On Hadoop, copy mr3-keystore.jks and mr3-truststore.jks to a directory on HDFS (e.g., /user/hive/lib/). On Kubernetes, copy mr3-keystore.jks and mr3-truststore.jks to the directory kubernetes/key/ in the MR3 release. Change the permission if necessary.

Step 2. Update `mr3-site.xml`

On Hadoop, extend the configuration key mr3.aux.uris in mr3-site.xml to include the path on HDFS where mr3-keystore.jks and mr3-truststore.jks reside.

<property>
  <name>mr3.aux.uris</name>
  <value>${auxuris},/user/hive/lib/mr3-keystore.jks,/user/hive/lib/mr3-truststore.jks</value>
</property>

On Kubernetes, set CREATE_KEYTAB_SECRET and CREATE_WORKER_SECRET to true in kubernetes/env.sh.

CREATE_KEYTAB_SECRET=true
CREATE_WORKER_SECRET=true

Step 3. Update `tez-site.xml`

For updating tez-site.xml, the user should consider whether the configuration key hadoop.security.credential.provider.path in core-site.xml is set to a JKS file or not. If it is set, all passwords are retrieved from the JKS file, so the user needs to set only the following configuration keys in tez-site.xml.

ssl.server.keystore.location to mr3-keystore.jks on Hadoop and /opt/mr3-run/key/mr3-keystore.jks on Kubernetes
ssl.server.truststore.location to mr3-truststore.jks on Hadoop and /opt/mr3-run/key/mr3-truststore.jks on Kubernetes
ssl.client.truststore.location to mr3-truststore.jks on Hadoop and /opt/mr3-run/key/mr3-truststore.jks on Kubernetes.

If it is not set, all passwords should be provided in text, so the user needs to set the following configuration keys as well.

ssl.server.keystore.password to the KeyStore password
ssl.server.truststore.password to the TrustStore password
ssl.client.truststore.password to the TrusStore password

Finally the user should set the following configuration keys to enable secure shuffle.

<property>
  <name>tez.runtime.shuffle.ssl.enable</name>
  <value>true</value>
</property>

<property>
  <name>tez.runtime.shuffle.keep-alive.enabled</name>
  <value>true</value>
</property>

On old versions of Kubernetes, the shuffle handler may occasionally cause fetch-failures after generating SSLException.
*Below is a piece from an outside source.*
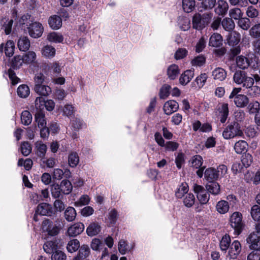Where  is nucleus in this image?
<instances>
[{"label":"nucleus","mask_w":260,"mask_h":260,"mask_svg":"<svg viewBox=\"0 0 260 260\" xmlns=\"http://www.w3.org/2000/svg\"><path fill=\"white\" fill-rule=\"evenodd\" d=\"M62 70L61 64L58 62H53L50 64V72L52 77H58L60 75Z\"/></svg>","instance_id":"obj_26"},{"label":"nucleus","mask_w":260,"mask_h":260,"mask_svg":"<svg viewBox=\"0 0 260 260\" xmlns=\"http://www.w3.org/2000/svg\"><path fill=\"white\" fill-rule=\"evenodd\" d=\"M212 76L214 80L223 81L226 78L227 72L222 68L217 67L212 72Z\"/></svg>","instance_id":"obj_13"},{"label":"nucleus","mask_w":260,"mask_h":260,"mask_svg":"<svg viewBox=\"0 0 260 260\" xmlns=\"http://www.w3.org/2000/svg\"><path fill=\"white\" fill-rule=\"evenodd\" d=\"M233 81L237 84H242L243 87L249 88L248 93L252 96H255L260 92V89L257 86L252 87L254 79L247 76L246 73L244 71L237 70L233 75Z\"/></svg>","instance_id":"obj_1"},{"label":"nucleus","mask_w":260,"mask_h":260,"mask_svg":"<svg viewBox=\"0 0 260 260\" xmlns=\"http://www.w3.org/2000/svg\"><path fill=\"white\" fill-rule=\"evenodd\" d=\"M243 134L239 124L234 122L228 125L222 133V136L225 139L233 138L236 136H241Z\"/></svg>","instance_id":"obj_2"},{"label":"nucleus","mask_w":260,"mask_h":260,"mask_svg":"<svg viewBox=\"0 0 260 260\" xmlns=\"http://www.w3.org/2000/svg\"><path fill=\"white\" fill-rule=\"evenodd\" d=\"M21 120L22 123L25 125H28L32 121V116L28 111H24L22 112Z\"/></svg>","instance_id":"obj_51"},{"label":"nucleus","mask_w":260,"mask_h":260,"mask_svg":"<svg viewBox=\"0 0 260 260\" xmlns=\"http://www.w3.org/2000/svg\"><path fill=\"white\" fill-rule=\"evenodd\" d=\"M80 247V243L77 239L70 241L67 246V249L69 252L73 253L77 251Z\"/></svg>","instance_id":"obj_45"},{"label":"nucleus","mask_w":260,"mask_h":260,"mask_svg":"<svg viewBox=\"0 0 260 260\" xmlns=\"http://www.w3.org/2000/svg\"><path fill=\"white\" fill-rule=\"evenodd\" d=\"M195 200V197L192 193H187L184 197L183 204L188 208L191 207L194 204Z\"/></svg>","instance_id":"obj_50"},{"label":"nucleus","mask_w":260,"mask_h":260,"mask_svg":"<svg viewBox=\"0 0 260 260\" xmlns=\"http://www.w3.org/2000/svg\"><path fill=\"white\" fill-rule=\"evenodd\" d=\"M170 89L171 86L170 85L167 84L163 85L159 91L160 98L163 99L167 98L170 94Z\"/></svg>","instance_id":"obj_62"},{"label":"nucleus","mask_w":260,"mask_h":260,"mask_svg":"<svg viewBox=\"0 0 260 260\" xmlns=\"http://www.w3.org/2000/svg\"><path fill=\"white\" fill-rule=\"evenodd\" d=\"M36 147L37 155L42 159H44L47 151V146L41 142H37L36 143Z\"/></svg>","instance_id":"obj_39"},{"label":"nucleus","mask_w":260,"mask_h":260,"mask_svg":"<svg viewBox=\"0 0 260 260\" xmlns=\"http://www.w3.org/2000/svg\"><path fill=\"white\" fill-rule=\"evenodd\" d=\"M221 25L226 31H232L235 28V24L231 18L226 17L221 21Z\"/></svg>","instance_id":"obj_30"},{"label":"nucleus","mask_w":260,"mask_h":260,"mask_svg":"<svg viewBox=\"0 0 260 260\" xmlns=\"http://www.w3.org/2000/svg\"><path fill=\"white\" fill-rule=\"evenodd\" d=\"M195 6L194 0H182V8L187 13L191 12Z\"/></svg>","instance_id":"obj_46"},{"label":"nucleus","mask_w":260,"mask_h":260,"mask_svg":"<svg viewBox=\"0 0 260 260\" xmlns=\"http://www.w3.org/2000/svg\"><path fill=\"white\" fill-rule=\"evenodd\" d=\"M203 158L199 155L193 156L190 160V166L196 169H199L197 171V174L199 177L202 178L203 176V171L205 167L200 168L203 164Z\"/></svg>","instance_id":"obj_9"},{"label":"nucleus","mask_w":260,"mask_h":260,"mask_svg":"<svg viewBox=\"0 0 260 260\" xmlns=\"http://www.w3.org/2000/svg\"><path fill=\"white\" fill-rule=\"evenodd\" d=\"M243 14L241 9L238 8L231 9L229 11V16L231 17V18L235 20H239L242 18Z\"/></svg>","instance_id":"obj_52"},{"label":"nucleus","mask_w":260,"mask_h":260,"mask_svg":"<svg viewBox=\"0 0 260 260\" xmlns=\"http://www.w3.org/2000/svg\"><path fill=\"white\" fill-rule=\"evenodd\" d=\"M231 238L229 235H225L222 237L220 241V248L222 251L226 253V251L229 249L231 244Z\"/></svg>","instance_id":"obj_35"},{"label":"nucleus","mask_w":260,"mask_h":260,"mask_svg":"<svg viewBox=\"0 0 260 260\" xmlns=\"http://www.w3.org/2000/svg\"><path fill=\"white\" fill-rule=\"evenodd\" d=\"M134 244H128L126 241L120 240L119 241L118 249L121 254H125L126 253L131 251L134 247Z\"/></svg>","instance_id":"obj_16"},{"label":"nucleus","mask_w":260,"mask_h":260,"mask_svg":"<svg viewBox=\"0 0 260 260\" xmlns=\"http://www.w3.org/2000/svg\"><path fill=\"white\" fill-rule=\"evenodd\" d=\"M35 121L38 123L39 128L46 126L45 113L44 111H37L35 114Z\"/></svg>","instance_id":"obj_25"},{"label":"nucleus","mask_w":260,"mask_h":260,"mask_svg":"<svg viewBox=\"0 0 260 260\" xmlns=\"http://www.w3.org/2000/svg\"><path fill=\"white\" fill-rule=\"evenodd\" d=\"M179 108V105L175 101L170 100L166 102L164 105L163 109L167 115H170L176 112Z\"/></svg>","instance_id":"obj_12"},{"label":"nucleus","mask_w":260,"mask_h":260,"mask_svg":"<svg viewBox=\"0 0 260 260\" xmlns=\"http://www.w3.org/2000/svg\"><path fill=\"white\" fill-rule=\"evenodd\" d=\"M79 161V156L77 153L71 152L68 156V162L71 167L74 168L77 166Z\"/></svg>","instance_id":"obj_48"},{"label":"nucleus","mask_w":260,"mask_h":260,"mask_svg":"<svg viewBox=\"0 0 260 260\" xmlns=\"http://www.w3.org/2000/svg\"><path fill=\"white\" fill-rule=\"evenodd\" d=\"M23 61L24 63L29 64L35 63L37 58L36 54L35 52L29 51L25 53L23 56Z\"/></svg>","instance_id":"obj_40"},{"label":"nucleus","mask_w":260,"mask_h":260,"mask_svg":"<svg viewBox=\"0 0 260 260\" xmlns=\"http://www.w3.org/2000/svg\"><path fill=\"white\" fill-rule=\"evenodd\" d=\"M60 185L58 184H53L51 186V192L52 197L55 199L59 198L62 192Z\"/></svg>","instance_id":"obj_54"},{"label":"nucleus","mask_w":260,"mask_h":260,"mask_svg":"<svg viewBox=\"0 0 260 260\" xmlns=\"http://www.w3.org/2000/svg\"><path fill=\"white\" fill-rule=\"evenodd\" d=\"M234 101L237 107L243 108L248 105L249 99L246 95L238 94L235 97Z\"/></svg>","instance_id":"obj_18"},{"label":"nucleus","mask_w":260,"mask_h":260,"mask_svg":"<svg viewBox=\"0 0 260 260\" xmlns=\"http://www.w3.org/2000/svg\"><path fill=\"white\" fill-rule=\"evenodd\" d=\"M205 178L210 182H214L219 177V174L217 172L216 169L214 168H209L207 169L204 172Z\"/></svg>","instance_id":"obj_14"},{"label":"nucleus","mask_w":260,"mask_h":260,"mask_svg":"<svg viewBox=\"0 0 260 260\" xmlns=\"http://www.w3.org/2000/svg\"><path fill=\"white\" fill-rule=\"evenodd\" d=\"M241 161L242 165L246 168L251 165L253 161V158L249 153H245L242 156Z\"/></svg>","instance_id":"obj_59"},{"label":"nucleus","mask_w":260,"mask_h":260,"mask_svg":"<svg viewBox=\"0 0 260 260\" xmlns=\"http://www.w3.org/2000/svg\"><path fill=\"white\" fill-rule=\"evenodd\" d=\"M23 63H24L23 56L16 55L12 60V66L14 69H19Z\"/></svg>","instance_id":"obj_58"},{"label":"nucleus","mask_w":260,"mask_h":260,"mask_svg":"<svg viewBox=\"0 0 260 260\" xmlns=\"http://www.w3.org/2000/svg\"><path fill=\"white\" fill-rule=\"evenodd\" d=\"M220 113L221 116L220 121L222 123H224L226 121L229 114V108L228 104L224 103L221 105V107L220 110Z\"/></svg>","instance_id":"obj_57"},{"label":"nucleus","mask_w":260,"mask_h":260,"mask_svg":"<svg viewBox=\"0 0 260 260\" xmlns=\"http://www.w3.org/2000/svg\"><path fill=\"white\" fill-rule=\"evenodd\" d=\"M247 243L251 249H260V231L255 230L246 239Z\"/></svg>","instance_id":"obj_6"},{"label":"nucleus","mask_w":260,"mask_h":260,"mask_svg":"<svg viewBox=\"0 0 260 260\" xmlns=\"http://www.w3.org/2000/svg\"><path fill=\"white\" fill-rule=\"evenodd\" d=\"M178 25L182 30H187L190 28V20L186 17H179L178 19Z\"/></svg>","instance_id":"obj_47"},{"label":"nucleus","mask_w":260,"mask_h":260,"mask_svg":"<svg viewBox=\"0 0 260 260\" xmlns=\"http://www.w3.org/2000/svg\"><path fill=\"white\" fill-rule=\"evenodd\" d=\"M229 9L228 4L226 2L220 0L217 3V6L215 9V12L219 15H225Z\"/></svg>","instance_id":"obj_21"},{"label":"nucleus","mask_w":260,"mask_h":260,"mask_svg":"<svg viewBox=\"0 0 260 260\" xmlns=\"http://www.w3.org/2000/svg\"><path fill=\"white\" fill-rule=\"evenodd\" d=\"M188 191V187L186 183H182L177 188L175 192L176 197L181 198L184 197Z\"/></svg>","instance_id":"obj_37"},{"label":"nucleus","mask_w":260,"mask_h":260,"mask_svg":"<svg viewBox=\"0 0 260 260\" xmlns=\"http://www.w3.org/2000/svg\"><path fill=\"white\" fill-rule=\"evenodd\" d=\"M90 253V249L87 245H83L79 249L78 256L81 259H84Z\"/></svg>","instance_id":"obj_55"},{"label":"nucleus","mask_w":260,"mask_h":260,"mask_svg":"<svg viewBox=\"0 0 260 260\" xmlns=\"http://www.w3.org/2000/svg\"><path fill=\"white\" fill-rule=\"evenodd\" d=\"M229 248L226 258L230 259H236L241 250L240 243L238 241L235 240L231 244Z\"/></svg>","instance_id":"obj_8"},{"label":"nucleus","mask_w":260,"mask_h":260,"mask_svg":"<svg viewBox=\"0 0 260 260\" xmlns=\"http://www.w3.org/2000/svg\"><path fill=\"white\" fill-rule=\"evenodd\" d=\"M14 48L15 46L14 42L11 41H8L5 48L6 55L9 57L12 56L14 52Z\"/></svg>","instance_id":"obj_56"},{"label":"nucleus","mask_w":260,"mask_h":260,"mask_svg":"<svg viewBox=\"0 0 260 260\" xmlns=\"http://www.w3.org/2000/svg\"><path fill=\"white\" fill-rule=\"evenodd\" d=\"M193 190L201 204H206L209 201V194L206 191L203 186L196 184L193 185Z\"/></svg>","instance_id":"obj_7"},{"label":"nucleus","mask_w":260,"mask_h":260,"mask_svg":"<svg viewBox=\"0 0 260 260\" xmlns=\"http://www.w3.org/2000/svg\"><path fill=\"white\" fill-rule=\"evenodd\" d=\"M229 204L228 202L224 200L219 201L216 205V209L217 211L220 214H225L229 210Z\"/></svg>","instance_id":"obj_36"},{"label":"nucleus","mask_w":260,"mask_h":260,"mask_svg":"<svg viewBox=\"0 0 260 260\" xmlns=\"http://www.w3.org/2000/svg\"><path fill=\"white\" fill-rule=\"evenodd\" d=\"M76 211L72 207H68L64 212L65 219L69 222L74 221L76 218Z\"/></svg>","instance_id":"obj_33"},{"label":"nucleus","mask_w":260,"mask_h":260,"mask_svg":"<svg viewBox=\"0 0 260 260\" xmlns=\"http://www.w3.org/2000/svg\"><path fill=\"white\" fill-rule=\"evenodd\" d=\"M48 24L52 29L57 30L62 26V19L58 16L53 15L49 18Z\"/></svg>","instance_id":"obj_17"},{"label":"nucleus","mask_w":260,"mask_h":260,"mask_svg":"<svg viewBox=\"0 0 260 260\" xmlns=\"http://www.w3.org/2000/svg\"><path fill=\"white\" fill-rule=\"evenodd\" d=\"M251 215L252 218L255 221L260 220V207L255 205L251 209Z\"/></svg>","instance_id":"obj_60"},{"label":"nucleus","mask_w":260,"mask_h":260,"mask_svg":"<svg viewBox=\"0 0 260 260\" xmlns=\"http://www.w3.org/2000/svg\"><path fill=\"white\" fill-rule=\"evenodd\" d=\"M61 228V224L60 220H56L55 223H53L48 219H46L42 223V229L43 231L48 233V235L55 236L59 233Z\"/></svg>","instance_id":"obj_3"},{"label":"nucleus","mask_w":260,"mask_h":260,"mask_svg":"<svg viewBox=\"0 0 260 260\" xmlns=\"http://www.w3.org/2000/svg\"><path fill=\"white\" fill-rule=\"evenodd\" d=\"M36 213L41 215L50 216L53 213L52 206L48 203H41L38 205Z\"/></svg>","instance_id":"obj_11"},{"label":"nucleus","mask_w":260,"mask_h":260,"mask_svg":"<svg viewBox=\"0 0 260 260\" xmlns=\"http://www.w3.org/2000/svg\"><path fill=\"white\" fill-rule=\"evenodd\" d=\"M31 146L27 142H24L21 146V151L22 154L24 156L28 155L31 152Z\"/></svg>","instance_id":"obj_61"},{"label":"nucleus","mask_w":260,"mask_h":260,"mask_svg":"<svg viewBox=\"0 0 260 260\" xmlns=\"http://www.w3.org/2000/svg\"><path fill=\"white\" fill-rule=\"evenodd\" d=\"M75 112V107L71 104H66L62 108L63 115L67 117H71Z\"/></svg>","instance_id":"obj_53"},{"label":"nucleus","mask_w":260,"mask_h":260,"mask_svg":"<svg viewBox=\"0 0 260 260\" xmlns=\"http://www.w3.org/2000/svg\"><path fill=\"white\" fill-rule=\"evenodd\" d=\"M42 54L45 57L52 58L56 53V49L51 45H46L42 48Z\"/></svg>","instance_id":"obj_28"},{"label":"nucleus","mask_w":260,"mask_h":260,"mask_svg":"<svg viewBox=\"0 0 260 260\" xmlns=\"http://www.w3.org/2000/svg\"><path fill=\"white\" fill-rule=\"evenodd\" d=\"M84 229V224L81 222H77L69 228L68 234L69 236L75 237L80 235Z\"/></svg>","instance_id":"obj_10"},{"label":"nucleus","mask_w":260,"mask_h":260,"mask_svg":"<svg viewBox=\"0 0 260 260\" xmlns=\"http://www.w3.org/2000/svg\"><path fill=\"white\" fill-rule=\"evenodd\" d=\"M44 251L47 253H53L57 249V244L55 242L49 241L44 244L43 246Z\"/></svg>","instance_id":"obj_41"},{"label":"nucleus","mask_w":260,"mask_h":260,"mask_svg":"<svg viewBox=\"0 0 260 260\" xmlns=\"http://www.w3.org/2000/svg\"><path fill=\"white\" fill-rule=\"evenodd\" d=\"M60 187L62 192L66 194H69L73 187L71 183L67 180H63L61 181Z\"/></svg>","instance_id":"obj_44"},{"label":"nucleus","mask_w":260,"mask_h":260,"mask_svg":"<svg viewBox=\"0 0 260 260\" xmlns=\"http://www.w3.org/2000/svg\"><path fill=\"white\" fill-rule=\"evenodd\" d=\"M179 74V70L178 66L172 64L169 67L167 70V75L171 80L175 79Z\"/></svg>","instance_id":"obj_34"},{"label":"nucleus","mask_w":260,"mask_h":260,"mask_svg":"<svg viewBox=\"0 0 260 260\" xmlns=\"http://www.w3.org/2000/svg\"><path fill=\"white\" fill-rule=\"evenodd\" d=\"M222 37L218 33H214L212 34L209 41V45L213 47H219L222 45Z\"/></svg>","instance_id":"obj_15"},{"label":"nucleus","mask_w":260,"mask_h":260,"mask_svg":"<svg viewBox=\"0 0 260 260\" xmlns=\"http://www.w3.org/2000/svg\"><path fill=\"white\" fill-rule=\"evenodd\" d=\"M250 20L247 17H242L238 20L237 25L244 30H247L250 27Z\"/></svg>","instance_id":"obj_42"},{"label":"nucleus","mask_w":260,"mask_h":260,"mask_svg":"<svg viewBox=\"0 0 260 260\" xmlns=\"http://www.w3.org/2000/svg\"><path fill=\"white\" fill-rule=\"evenodd\" d=\"M193 27L197 29H202L206 26L202 21V16L199 14H196L192 18Z\"/></svg>","instance_id":"obj_31"},{"label":"nucleus","mask_w":260,"mask_h":260,"mask_svg":"<svg viewBox=\"0 0 260 260\" xmlns=\"http://www.w3.org/2000/svg\"><path fill=\"white\" fill-rule=\"evenodd\" d=\"M237 66L241 69H246L250 66V60L247 57L241 55L236 58Z\"/></svg>","instance_id":"obj_23"},{"label":"nucleus","mask_w":260,"mask_h":260,"mask_svg":"<svg viewBox=\"0 0 260 260\" xmlns=\"http://www.w3.org/2000/svg\"><path fill=\"white\" fill-rule=\"evenodd\" d=\"M34 89L37 93L42 96H46L51 92L49 86L43 84L35 85Z\"/></svg>","instance_id":"obj_32"},{"label":"nucleus","mask_w":260,"mask_h":260,"mask_svg":"<svg viewBox=\"0 0 260 260\" xmlns=\"http://www.w3.org/2000/svg\"><path fill=\"white\" fill-rule=\"evenodd\" d=\"M26 29L29 35L33 38H38L42 36L44 28L42 24L38 22H34L27 25Z\"/></svg>","instance_id":"obj_5"},{"label":"nucleus","mask_w":260,"mask_h":260,"mask_svg":"<svg viewBox=\"0 0 260 260\" xmlns=\"http://www.w3.org/2000/svg\"><path fill=\"white\" fill-rule=\"evenodd\" d=\"M66 258V254L60 250H56L51 256L52 260H65Z\"/></svg>","instance_id":"obj_63"},{"label":"nucleus","mask_w":260,"mask_h":260,"mask_svg":"<svg viewBox=\"0 0 260 260\" xmlns=\"http://www.w3.org/2000/svg\"><path fill=\"white\" fill-rule=\"evenodd\" d=\"M228 35V43L231 46H234L238 44L240 40L241 35L236 31H232Z\"/></svg>","instance_id":"obj_19"},{"label":"nucleus","mask_w":260,"mask_h":260,"mask_svg":"<svg viewBox=\"0 0 260 260\" xmlns=\"http://www.w3.org/2000/svg\"><path fill=\"white\" fill-rule=\"evenodd\" d=\"M248 256L247 260H260V249H253Z\"/></svg>","instance_id":"obj_64"},{"label":"nucleus","mask_w":260,"mask_h":260,"mask_svg":"<svg viewBox=\"0 0 260 260\" xmlns=\"http://www.w3.org/2000/svg\"><path fill=\"white\" fill-rule=\"evenodd\" d=\"M47 40L51 43H60L63 41V37L58 32L53 31L47 35Z\"/></svg>","instance_id":"obj_24"},{"label":"nucleus","mask_w":260,"mask_h":260,"mask_svg":"<svg viewBox=\"0 0 260 260\" xmlns=\"http://www.w3.org/2000/svg\"><path fill=\"white\" fill-rule=\"evenodd\" d=\"M206 188L209 192L213 195L219 194L220 191V185L215 182H209L206 184Z\"/></svg>","instance_id":"obj_27"},{"label":"nucleus","mask_w":260,"mask_h":260,"mask_svg":"<svg viewBox=\"0 0 260 260\" xmlns=\"http://www.w3.org/2000/svg\"><path fill=\"white\" fill-rule=\"evenodd\" d=\"M18 95L21 98H26L30 93L29 87L25 84L20 85L17 88Z\"/></svg>","instance_id":"obj_38"},{"label":"nucleus","mask_w":260,"mask_h":260,"mask_svg":"<svg viewBox=\"0 0 260 260\" xmlns=\"http://www.w3.org/2000/svg\"><path fill=\"white\" fill-rule=\"evenodd\" d=\"M30 43L29 39L27 37H21L17 42L19 49L21 51H26L30 47Z\"/></svg>","instance_id":"obj_20"},{"label":"nucleus","mask_w":260,"mask_h":260,"mask_svg":"<svg viewBox=\"0 0 260 260\" xmlns=\"http://www.w3.org/2000/svg\"><path fill=\"white\" fill-rule=\"evenodd\" d=\"M100 231V225L98 223L93 222L87 227L86 233L88 236L92 237L98 234Z\"/></svg>","instance_id":"obj_29"},{"label":"nucleus","mask_w":260,"mask_h":260,"mask_svg":"<svg viewBox=\"0 0 260 260\" xmlns=\"http://www.w3.org/2000/svg\"><path fill=\"white\" fill-rule=\"evenodd\" d=\"M194 76L193 71L186 70L181 74L179 78V82L182 85H185L188 83Z\"/></svg>","instance_id":"obj_22"},{"label":"nucleus","mask_w":260,"mask_h":260,"mask_svg":"<svg viewBox=\"0 0 260 260\" xmlns=\"http://www.w3.org/2000/svg\"><path fill=\"white\" fill-rule=\"evenodd\" d=\"M249 35L253 38L260 37V23L255 24L249 29Z\"/></svg>","instance_id":"obj_49"},{"label":"nucleus","mask_w":260,"mask_h":260,"mask_svg":"<svg viewBox=\"0 0 260 260\" xmlns=\"http://www.w3.org/2000/svg\"><path fill=\"white\" fill-rule=\"evenodd\" d=\"M230 223L231 227L234 229L235 234L239 235L244 225L242 214L239 212H234L230 217Z\"/></svg>","instance_id":"obj_4"},{"label":"nucleus","mask_w":260,"mask_h":260,"mask_svg":"<svg viewBox=\"0 0 260 260\" xmlns=\"http://www.w3.org/2000/svg\"><path fill=\"white\" fill-rule=\"evenodd\" d=\"M247 144L245 141H239L234 146V149L237 153L240 154L246 150Z\"/></svg>","instance_id":"obj_43"}]
</instances>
In such a case, the user may observe VertexReruns due to fetch-failures.

Running shuffle handlers in a separate process on Kubernetes

In order to run shuffle handlers in a separate process inside a ContainerWorker Pod, the user should set three configuration keys in mr3-site.xml.

Set mr3.use.daemon.shufflehandler to zero. Then the process for ContainerWorker itself does not create threads for shuffle handlers, and a separate process for shuffle handlers is created.
Set mr3.k8s.shuffle.process.ports to a comma-separated list of port numbers. Then MR3 creates a shuffle handler for each port number in the separate process for shuffle handlers. For example, if it is set to 15500,15510,15520,15530,15540, MR3 creates 5 shuffle handlers with port number 15500 to 15540.
Set mr3.k8s.shufflehandler.process.memory.mb to the size of memory in MB for the process for shuffle handlers. The default value is 1024.

The port numbers specified by the configuration key mr3.k8s.shuffle.process.ports should not conflict with those already in use inside a ContainerWorker Pod. Usually port numbers in the range of 10000 and above are safe to use. Since every ContainerWorker Pod is assigned a unique IP address, no conflict arises between different ContainerWorker Pods, whether they run on the same physical node or not.